- Irã disse que não renunciará ao enriquecimento de urânio, mesmo em caso de guerra, durante negociações com o governo dos Estados Unidos de Donald Trump.
- Após a primeira rodada de contatos em Omã, Teerã afirmou que quer manter o diálogo, limitando-se ao seu programa nuclear e defendendo uso civil de energia.
- Washington exige acordo mais amplo, que inclua limitação de capacidades balísticas e fim do apoio iraniano a grupos hostis a Israel; o primeiro-ministro israelense, Benjamin Netanyahu, quer esses pontos incluídos.
- O ministro das Relações Exteriores do Irã, Abbas Araghchi, sinalizou que pode considerar medidas de confiança em troca de suspensão de sanções, mas disse que a questão balística nunca será negociável.
- A tensão acompanha um conflito regional, com quase sete mil mortos segundo a HRANA e o envio norte-americano de porta-aviões ao Golfo; novas conversas devem ocorrer em breve, segundo Teerã.

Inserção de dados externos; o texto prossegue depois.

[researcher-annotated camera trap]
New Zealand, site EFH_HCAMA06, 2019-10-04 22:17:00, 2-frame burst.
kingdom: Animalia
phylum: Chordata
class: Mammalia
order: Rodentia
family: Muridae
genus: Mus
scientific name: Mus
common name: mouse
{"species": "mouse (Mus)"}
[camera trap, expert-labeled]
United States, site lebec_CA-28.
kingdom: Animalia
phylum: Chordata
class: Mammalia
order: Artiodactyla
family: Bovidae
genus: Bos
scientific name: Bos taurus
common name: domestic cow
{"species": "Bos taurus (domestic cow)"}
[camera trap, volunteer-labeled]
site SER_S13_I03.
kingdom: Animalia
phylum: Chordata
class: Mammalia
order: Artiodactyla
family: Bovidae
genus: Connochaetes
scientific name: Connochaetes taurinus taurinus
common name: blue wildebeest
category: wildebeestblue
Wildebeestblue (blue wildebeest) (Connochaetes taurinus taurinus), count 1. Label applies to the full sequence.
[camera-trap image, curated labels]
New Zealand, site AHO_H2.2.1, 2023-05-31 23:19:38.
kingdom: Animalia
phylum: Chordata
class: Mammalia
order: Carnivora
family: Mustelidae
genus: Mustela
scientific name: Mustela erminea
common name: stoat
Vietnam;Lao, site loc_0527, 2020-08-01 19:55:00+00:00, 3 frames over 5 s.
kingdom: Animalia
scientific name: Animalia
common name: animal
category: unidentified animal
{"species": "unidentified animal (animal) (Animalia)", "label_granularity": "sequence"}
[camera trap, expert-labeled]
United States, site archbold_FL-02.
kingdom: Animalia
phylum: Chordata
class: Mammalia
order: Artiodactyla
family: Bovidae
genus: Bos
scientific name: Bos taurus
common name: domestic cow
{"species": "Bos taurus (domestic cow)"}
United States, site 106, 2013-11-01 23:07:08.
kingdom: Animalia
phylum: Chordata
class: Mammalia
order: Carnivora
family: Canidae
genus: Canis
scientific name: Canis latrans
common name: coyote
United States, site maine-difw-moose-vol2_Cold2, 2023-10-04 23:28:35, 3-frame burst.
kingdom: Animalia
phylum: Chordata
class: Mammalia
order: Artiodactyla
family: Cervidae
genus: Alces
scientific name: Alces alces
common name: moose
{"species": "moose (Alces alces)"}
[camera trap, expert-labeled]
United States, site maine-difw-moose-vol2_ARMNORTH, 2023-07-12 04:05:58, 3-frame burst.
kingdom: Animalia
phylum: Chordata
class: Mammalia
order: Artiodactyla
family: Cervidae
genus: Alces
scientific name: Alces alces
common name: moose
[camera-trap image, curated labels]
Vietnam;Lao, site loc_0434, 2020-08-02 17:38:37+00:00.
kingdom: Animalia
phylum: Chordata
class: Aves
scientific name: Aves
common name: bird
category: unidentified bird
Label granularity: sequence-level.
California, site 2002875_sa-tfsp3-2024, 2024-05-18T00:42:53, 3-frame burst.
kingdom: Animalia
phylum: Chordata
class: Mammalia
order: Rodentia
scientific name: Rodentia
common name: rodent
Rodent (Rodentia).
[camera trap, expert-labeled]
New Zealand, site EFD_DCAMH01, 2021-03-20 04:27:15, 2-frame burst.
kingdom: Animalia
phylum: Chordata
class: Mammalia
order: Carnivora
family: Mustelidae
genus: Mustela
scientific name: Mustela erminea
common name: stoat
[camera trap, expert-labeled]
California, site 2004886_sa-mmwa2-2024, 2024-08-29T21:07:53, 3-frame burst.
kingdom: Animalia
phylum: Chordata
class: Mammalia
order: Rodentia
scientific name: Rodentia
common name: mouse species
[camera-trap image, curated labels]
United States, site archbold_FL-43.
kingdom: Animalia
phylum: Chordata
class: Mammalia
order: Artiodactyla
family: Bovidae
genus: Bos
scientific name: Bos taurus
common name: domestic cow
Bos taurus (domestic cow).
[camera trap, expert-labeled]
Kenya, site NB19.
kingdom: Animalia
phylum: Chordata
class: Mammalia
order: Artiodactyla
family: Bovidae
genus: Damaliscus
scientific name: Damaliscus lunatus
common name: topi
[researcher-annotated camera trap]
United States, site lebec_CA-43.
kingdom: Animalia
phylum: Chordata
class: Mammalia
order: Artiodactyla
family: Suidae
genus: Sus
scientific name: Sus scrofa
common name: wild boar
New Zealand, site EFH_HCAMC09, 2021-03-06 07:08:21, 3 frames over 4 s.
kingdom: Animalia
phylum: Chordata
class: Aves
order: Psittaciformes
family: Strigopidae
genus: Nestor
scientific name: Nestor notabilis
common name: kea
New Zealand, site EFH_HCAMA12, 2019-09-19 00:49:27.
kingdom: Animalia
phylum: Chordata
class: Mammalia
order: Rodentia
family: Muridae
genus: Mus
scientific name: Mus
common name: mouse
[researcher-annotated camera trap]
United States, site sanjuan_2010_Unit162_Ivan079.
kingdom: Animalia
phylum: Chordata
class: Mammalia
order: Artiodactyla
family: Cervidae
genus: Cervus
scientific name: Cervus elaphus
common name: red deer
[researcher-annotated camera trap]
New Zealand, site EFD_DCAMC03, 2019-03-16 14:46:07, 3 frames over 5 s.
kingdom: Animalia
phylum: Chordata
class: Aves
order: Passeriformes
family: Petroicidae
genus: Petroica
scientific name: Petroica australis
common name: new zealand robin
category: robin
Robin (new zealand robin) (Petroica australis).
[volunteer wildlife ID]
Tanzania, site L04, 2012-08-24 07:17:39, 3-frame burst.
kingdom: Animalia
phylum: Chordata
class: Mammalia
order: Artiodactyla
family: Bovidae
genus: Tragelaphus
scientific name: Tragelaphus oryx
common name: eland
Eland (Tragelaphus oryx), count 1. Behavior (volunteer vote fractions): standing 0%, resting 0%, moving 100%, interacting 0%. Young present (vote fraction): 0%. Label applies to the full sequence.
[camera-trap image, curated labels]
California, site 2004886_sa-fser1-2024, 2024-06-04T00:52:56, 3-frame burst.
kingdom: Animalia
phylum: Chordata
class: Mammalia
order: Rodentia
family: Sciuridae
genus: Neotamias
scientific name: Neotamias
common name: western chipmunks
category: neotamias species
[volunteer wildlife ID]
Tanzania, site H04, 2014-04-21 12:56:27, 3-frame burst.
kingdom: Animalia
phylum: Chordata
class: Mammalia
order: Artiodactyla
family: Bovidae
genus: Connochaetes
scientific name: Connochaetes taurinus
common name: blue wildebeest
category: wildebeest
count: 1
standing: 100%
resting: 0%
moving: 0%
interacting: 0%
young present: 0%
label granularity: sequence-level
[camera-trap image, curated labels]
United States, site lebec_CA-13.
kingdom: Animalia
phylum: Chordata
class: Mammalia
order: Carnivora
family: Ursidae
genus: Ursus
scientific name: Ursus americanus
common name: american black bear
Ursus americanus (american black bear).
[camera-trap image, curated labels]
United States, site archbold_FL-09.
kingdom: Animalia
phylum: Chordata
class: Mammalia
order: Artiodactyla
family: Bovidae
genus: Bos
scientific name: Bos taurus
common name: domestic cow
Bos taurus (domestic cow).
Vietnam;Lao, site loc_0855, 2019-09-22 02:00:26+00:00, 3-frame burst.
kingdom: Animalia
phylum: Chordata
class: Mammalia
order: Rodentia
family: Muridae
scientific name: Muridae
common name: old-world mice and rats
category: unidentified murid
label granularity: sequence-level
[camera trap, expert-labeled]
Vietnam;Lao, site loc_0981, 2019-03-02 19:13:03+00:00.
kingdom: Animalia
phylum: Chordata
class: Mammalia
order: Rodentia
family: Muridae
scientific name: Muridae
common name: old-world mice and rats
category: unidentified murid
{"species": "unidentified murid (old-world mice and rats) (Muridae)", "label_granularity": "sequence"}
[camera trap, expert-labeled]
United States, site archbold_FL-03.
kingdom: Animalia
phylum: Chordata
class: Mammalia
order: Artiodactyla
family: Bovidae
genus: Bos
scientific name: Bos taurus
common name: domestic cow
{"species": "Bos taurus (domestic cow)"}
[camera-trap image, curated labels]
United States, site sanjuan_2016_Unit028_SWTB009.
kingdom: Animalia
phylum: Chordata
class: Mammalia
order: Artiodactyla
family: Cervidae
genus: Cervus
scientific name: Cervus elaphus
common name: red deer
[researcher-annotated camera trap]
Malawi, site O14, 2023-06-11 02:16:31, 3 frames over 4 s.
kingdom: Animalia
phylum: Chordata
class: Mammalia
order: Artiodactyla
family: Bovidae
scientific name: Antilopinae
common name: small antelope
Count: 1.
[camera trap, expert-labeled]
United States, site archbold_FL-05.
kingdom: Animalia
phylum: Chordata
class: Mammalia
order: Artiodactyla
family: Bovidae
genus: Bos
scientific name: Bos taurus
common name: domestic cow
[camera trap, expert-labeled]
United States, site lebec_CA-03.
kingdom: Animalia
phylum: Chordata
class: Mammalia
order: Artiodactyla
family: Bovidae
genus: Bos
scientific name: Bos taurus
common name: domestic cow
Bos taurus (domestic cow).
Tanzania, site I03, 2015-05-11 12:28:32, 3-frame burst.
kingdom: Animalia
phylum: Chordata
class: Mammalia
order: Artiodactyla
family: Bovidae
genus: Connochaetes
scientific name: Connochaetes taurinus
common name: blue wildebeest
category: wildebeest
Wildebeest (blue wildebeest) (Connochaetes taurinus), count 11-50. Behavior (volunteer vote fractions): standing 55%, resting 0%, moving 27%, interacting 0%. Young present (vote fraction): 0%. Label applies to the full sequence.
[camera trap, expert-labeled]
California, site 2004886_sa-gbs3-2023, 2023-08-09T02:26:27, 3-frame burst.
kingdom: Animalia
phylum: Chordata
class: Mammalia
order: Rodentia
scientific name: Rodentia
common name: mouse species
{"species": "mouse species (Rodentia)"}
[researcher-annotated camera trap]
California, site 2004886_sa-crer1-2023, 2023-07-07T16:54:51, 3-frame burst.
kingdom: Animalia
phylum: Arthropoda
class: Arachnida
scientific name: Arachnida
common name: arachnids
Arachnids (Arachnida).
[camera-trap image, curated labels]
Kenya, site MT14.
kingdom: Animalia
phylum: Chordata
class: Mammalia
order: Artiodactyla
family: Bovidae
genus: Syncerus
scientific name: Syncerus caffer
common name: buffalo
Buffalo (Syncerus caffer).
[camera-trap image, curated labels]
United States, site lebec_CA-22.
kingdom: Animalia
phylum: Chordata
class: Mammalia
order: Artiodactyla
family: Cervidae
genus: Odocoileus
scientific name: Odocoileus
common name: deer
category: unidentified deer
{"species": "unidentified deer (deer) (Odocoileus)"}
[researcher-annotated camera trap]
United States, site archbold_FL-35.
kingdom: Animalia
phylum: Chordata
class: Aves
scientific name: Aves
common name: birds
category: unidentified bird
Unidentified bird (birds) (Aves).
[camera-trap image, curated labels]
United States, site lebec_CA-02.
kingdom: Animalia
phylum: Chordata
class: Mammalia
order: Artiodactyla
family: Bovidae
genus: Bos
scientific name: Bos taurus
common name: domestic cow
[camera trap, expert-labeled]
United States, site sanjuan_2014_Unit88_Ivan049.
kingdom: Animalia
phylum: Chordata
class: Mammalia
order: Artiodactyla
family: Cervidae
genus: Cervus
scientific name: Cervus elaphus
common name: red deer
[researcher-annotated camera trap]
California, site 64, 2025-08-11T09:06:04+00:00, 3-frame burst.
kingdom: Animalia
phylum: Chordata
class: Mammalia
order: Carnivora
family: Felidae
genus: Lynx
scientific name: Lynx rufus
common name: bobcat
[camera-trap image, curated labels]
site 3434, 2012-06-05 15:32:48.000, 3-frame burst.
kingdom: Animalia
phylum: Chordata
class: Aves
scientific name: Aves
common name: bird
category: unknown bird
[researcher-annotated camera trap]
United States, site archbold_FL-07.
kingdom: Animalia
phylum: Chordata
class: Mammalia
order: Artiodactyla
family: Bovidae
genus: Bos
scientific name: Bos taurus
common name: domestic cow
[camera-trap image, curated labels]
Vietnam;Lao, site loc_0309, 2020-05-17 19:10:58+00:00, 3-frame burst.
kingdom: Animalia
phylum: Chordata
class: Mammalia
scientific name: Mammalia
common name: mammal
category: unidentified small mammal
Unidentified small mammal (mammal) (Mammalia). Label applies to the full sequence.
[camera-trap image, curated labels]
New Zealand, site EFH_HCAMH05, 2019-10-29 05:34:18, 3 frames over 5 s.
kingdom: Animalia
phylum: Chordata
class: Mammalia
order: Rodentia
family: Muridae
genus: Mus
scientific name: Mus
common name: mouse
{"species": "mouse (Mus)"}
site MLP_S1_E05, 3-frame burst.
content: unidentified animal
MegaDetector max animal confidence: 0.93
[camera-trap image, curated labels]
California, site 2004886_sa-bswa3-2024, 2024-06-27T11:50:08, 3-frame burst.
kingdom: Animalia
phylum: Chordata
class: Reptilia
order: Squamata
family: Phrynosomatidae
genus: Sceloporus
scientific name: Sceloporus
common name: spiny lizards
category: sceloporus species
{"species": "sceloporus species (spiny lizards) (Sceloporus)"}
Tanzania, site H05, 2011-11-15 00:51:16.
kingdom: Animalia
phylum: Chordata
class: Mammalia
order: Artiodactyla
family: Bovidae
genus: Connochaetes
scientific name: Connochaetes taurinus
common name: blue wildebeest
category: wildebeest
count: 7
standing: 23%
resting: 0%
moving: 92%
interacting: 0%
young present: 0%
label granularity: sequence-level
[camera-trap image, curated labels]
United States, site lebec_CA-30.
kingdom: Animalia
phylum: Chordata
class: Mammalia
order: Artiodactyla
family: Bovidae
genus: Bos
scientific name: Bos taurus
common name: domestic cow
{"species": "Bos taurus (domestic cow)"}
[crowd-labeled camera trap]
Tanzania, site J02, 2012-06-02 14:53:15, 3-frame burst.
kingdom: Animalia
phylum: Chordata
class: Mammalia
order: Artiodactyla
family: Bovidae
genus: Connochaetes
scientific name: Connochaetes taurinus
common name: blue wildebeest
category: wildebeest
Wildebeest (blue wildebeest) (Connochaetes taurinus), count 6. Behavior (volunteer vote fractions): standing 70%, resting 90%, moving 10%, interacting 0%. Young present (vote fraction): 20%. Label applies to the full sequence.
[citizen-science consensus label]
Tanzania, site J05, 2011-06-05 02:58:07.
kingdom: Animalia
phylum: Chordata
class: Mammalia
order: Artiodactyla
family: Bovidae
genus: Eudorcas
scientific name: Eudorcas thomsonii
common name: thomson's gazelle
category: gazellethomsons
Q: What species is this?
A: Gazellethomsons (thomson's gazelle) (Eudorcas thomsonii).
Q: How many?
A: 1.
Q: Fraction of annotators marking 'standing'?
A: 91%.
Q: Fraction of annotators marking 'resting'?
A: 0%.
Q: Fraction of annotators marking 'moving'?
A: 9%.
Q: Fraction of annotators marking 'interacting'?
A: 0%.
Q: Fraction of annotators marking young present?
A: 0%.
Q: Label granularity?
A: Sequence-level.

O Irã manteve a posição de não renunciar ao enriquecimento de urânio, mesmo diante da possibilidade de guerra com os Estados Unidos. A posição foi reiterada após negociações em Omã, que foram consideradas positivas, mas sem flexibilizar as linhas vermelhas de Teerã.
Durante os diálogos, o país ressaltou o direito à energia nuclear para fins civis e disse que poderá apresentar medidas de confiança no programa nuclear, desde que as sanções internacionais sejam suspensas. O governo iraniano também questionou a seriedade dos EUA em negociar.
Os EUA, por sua vez, exigem acordo mais amplo, incluindo limitações às capacidades balísticas e fim do apoio a grupos hostis a Israel. O primeiro-ministro de Israel, Benjamin Netanyahu, afirmou que esses itens devem constar em qualquer negociação, segundo o gabinete do premiê.
O chanceler iraniano Abbas Araghchi assegurou que o enriquecimento não será aberto a negociação, mesmo diante de uma possível guerra. Em declaração à imprensa, ele citou a possibilidade de medidas de confiança em troca da suspensão de sanções.
Araghchi indicou que Teerã avaliaria sinais dos EUA para decidir a continuidade das negociações, destacando que a pressão militar americana não intimida o Irã. Em coletiva, o ministro ressaltou ainda que a questão balística não é passível de negociação.
No sábado, o enviado norte-americano Steve Witkoff visitou o porta-aviões Abraham Lincoln no Golfo, acompanhando o almirante Brad Cooper e Jared Kushner. A comitiva destacou uma mensagem de “paz por meio da força” segundo relatos oficiais.
As negociações entre EUA e Irã, iniciadas no ano passado, sofreram interrupção após ataques e uma escalada militar. Trump já condicionou o diálogo a avanços verificáveis, minimizando o espaço para concessões.
Na véspera, o Irã indicou ter acordado uma nova rodada de conversas em breve, mas afirmou que há longos passos a percorrer para estabelecer confiança mútua, citando a rede Al Jazeera em entrevista.
A guerra no Oriente Médio também envolve o impacto de sanções sobre a economia iraniana, com a comunidade internacional monitorando a possibilidade de suspendê-las para facilitar negociações.
Quase 7.000 mortos
Pacotes de informações de organizações de direitos humanos indicam centenas de mortos entre manifestantes e civis, com números ainda não verificados de detenções. A pressão militar segue como risco de escalada regional.
Caso haja ataque, o Irã advertiu que poderia mirar bases americanas no exterior e bloquear o Estreito de Ormuz, rota estratégica de energia global, conforme sinalizações anteriores.